Text.
◆ ◆ ◆ ◆ ◆
# Beim Start des Internet Explorers öffnet sich ein weiterer



## Anonymous (13 November 2003)

Beim Start des Internet Explorers öffnet sich ein weiterer Internet Explorer mit Werbung und ees werden weitere Popups verursacht.
Was kann das sein?
Hilfe!!!!

Holger


----------



## Anonymous (13 November 2003)

Womöglich hilft das ja:
rufe mal Deinen Internet Explorer offline auf und gehe über den Reiter "Extras" in die "Internetoptionen". Welche Startseite ist dort eingetragen? Falls Du diese nicht wünschst, dann klicke mal den Button "Leere Seite" und anschließend auf "übernehmen" und "OK". Dann Browser schließen und nochmals öffnen - ist dan noch "about blank" als Startseite drin? Falls nicht, hier wieder fragen!


----------



## technofreak (13 November 2003)

Falls das nicht hilft:
http://www.dialerhilfe.de/regedit/startseite.php

tf


----------



## Anonymous (14 November 2003)

Des weiteren kann ich einen Scan mit Spybot Search&Destroy (von http://www.safer-networking.org/ ) nur empfehlen.
Viel Erfolg,
Jérôme


----------



## technofreak (14 November 2003)

Anonymous schrieb:
			
		

> Des weiteren kann ich einen Scan mit Spybot Search&Destroy (von http://www.safer-networking.org/ ) nur empfehlen.
> Viel Erfolg,
> Jérôme



Nach dem Download und Installation: als erstes den Signaturupdate (aus dem Programm heraus) downloaden 

tf


----------



## Anonymous (14 November 2003)

In der Tat, habe ganz vergessen darauf hinzuweisen    
Habe mich jetzt auch endlich angemeldet.
Viele Grüße,
Jérôme


----------



## jlandgr (14 November 2003)

Jetzt aber, hatte gedacht, dass ich nach dem Klick auf den Aktivierungslink in der Mail automatisch eingeloggt wäre, naja, kann nur besser werden


----------



## technofreak (14 November 2003)
◆ ◆ ◆ ◆ ◆
Zu beantwortende Fragen.
1. Mit welchem Programm empfiehlt Jérôme im Text einen Scan?
2. Gib den Abschnitt des Textes beginnend bei „# Beim Start“ und endend bei „weitere Popups verursacht.“ wieder und tausche dabei „Werbung“ gegen „Reklame“ aus.

Datenauszüge.
◆ ◆ ◆ ◆ ◆
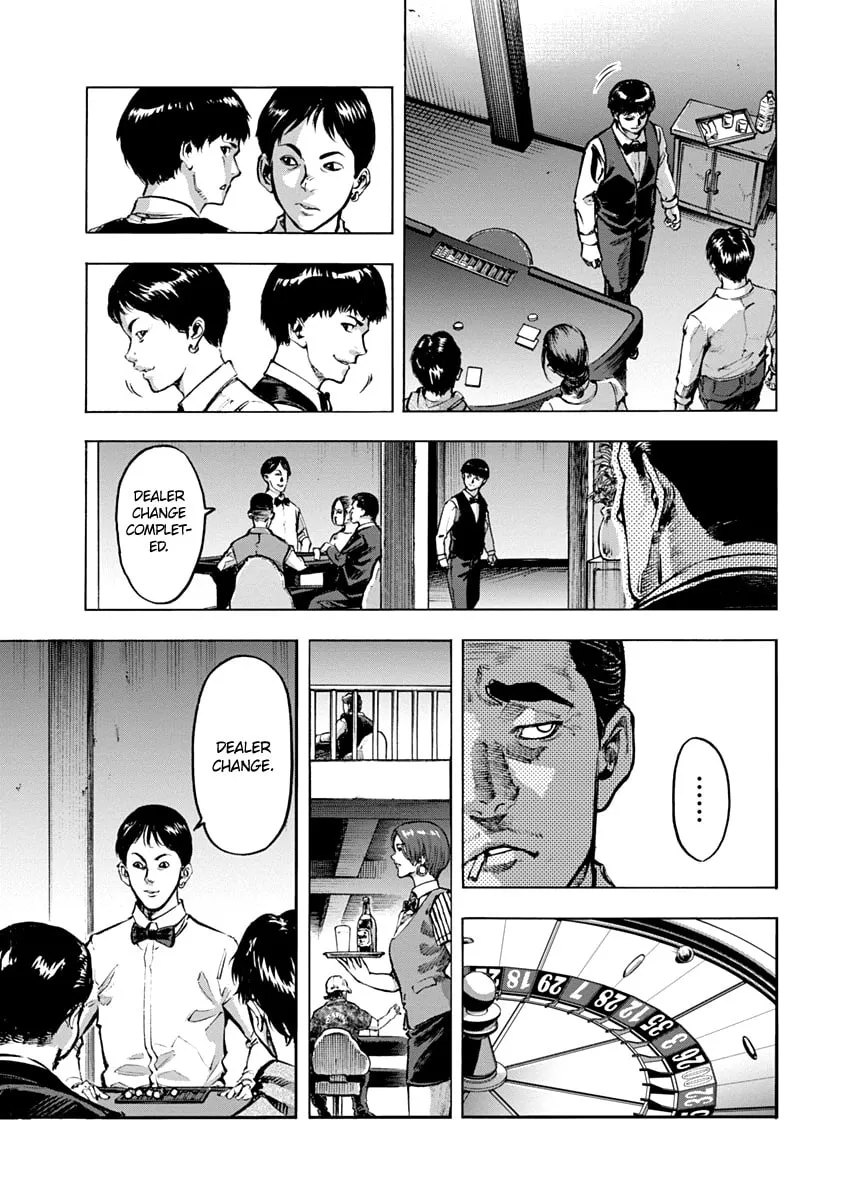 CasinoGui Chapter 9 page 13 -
◆ ◆ ◆ ◆ ◆
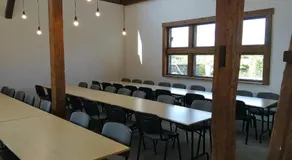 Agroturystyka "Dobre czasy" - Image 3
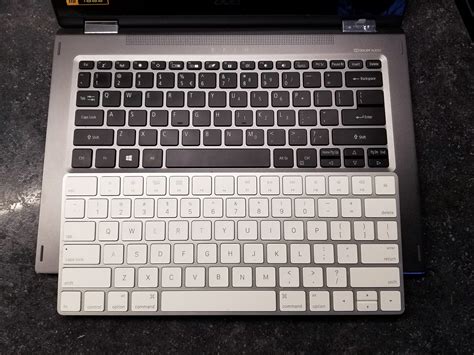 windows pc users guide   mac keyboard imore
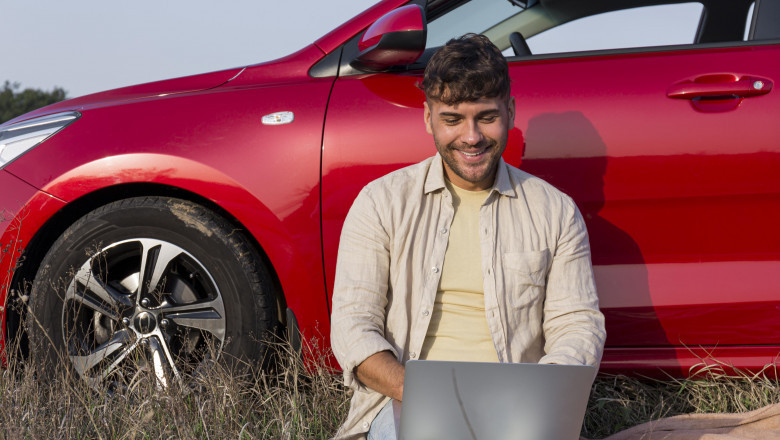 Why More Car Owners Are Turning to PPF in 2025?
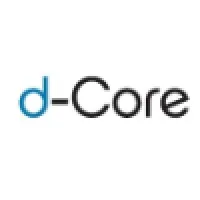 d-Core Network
◆ ◆ ◆ ◆ ◆
Nummerierte Antworten.
1. Mit Spybot Search&Destroy.

2.
# Beim Start des Internet Explorers öffnet sich ein weiterer



## Anonymous (13 November 2003)

Beim Start des Internet Explorers öffnet sich ein weiterer Internet Explorer mit Reklame und ees werden weitere Popups verursacht.